* Your objective
Skip the pictures and copy all the data that follows exactly.

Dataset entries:

>>>

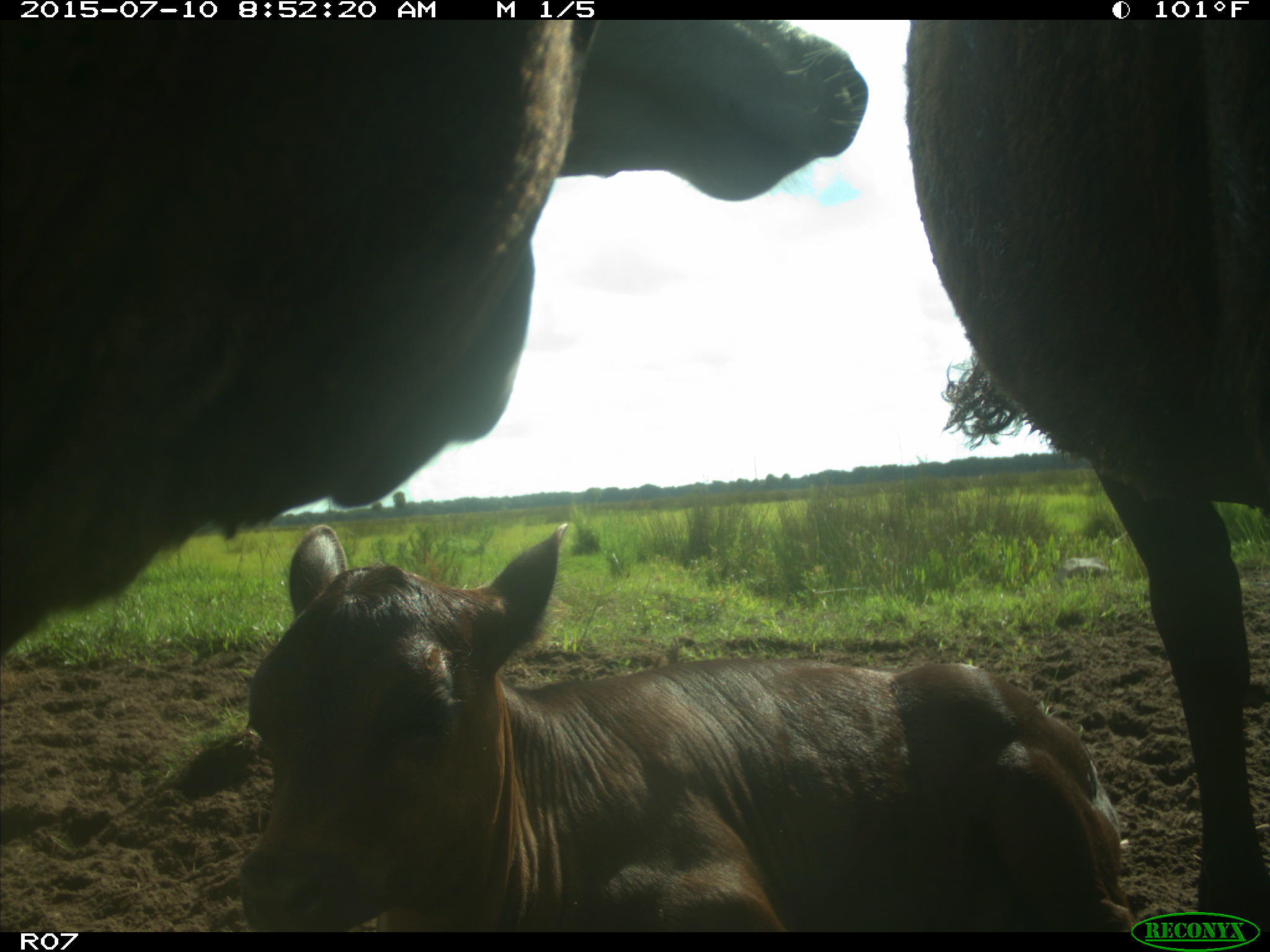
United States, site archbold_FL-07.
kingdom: Animalia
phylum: Chordata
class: Mammalia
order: Artiodactyla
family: Bovidae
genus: Bos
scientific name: Bos taurus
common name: domestic cow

<<<

* Problem solution
United States, site archbold_FL-07.
kingdom: Animalia
phylum: Chordata
class: Mammalia
order: Artiodactyla
family: Bovidae
genus: Bos
scientific name: Bos taurus
common name: domestic cow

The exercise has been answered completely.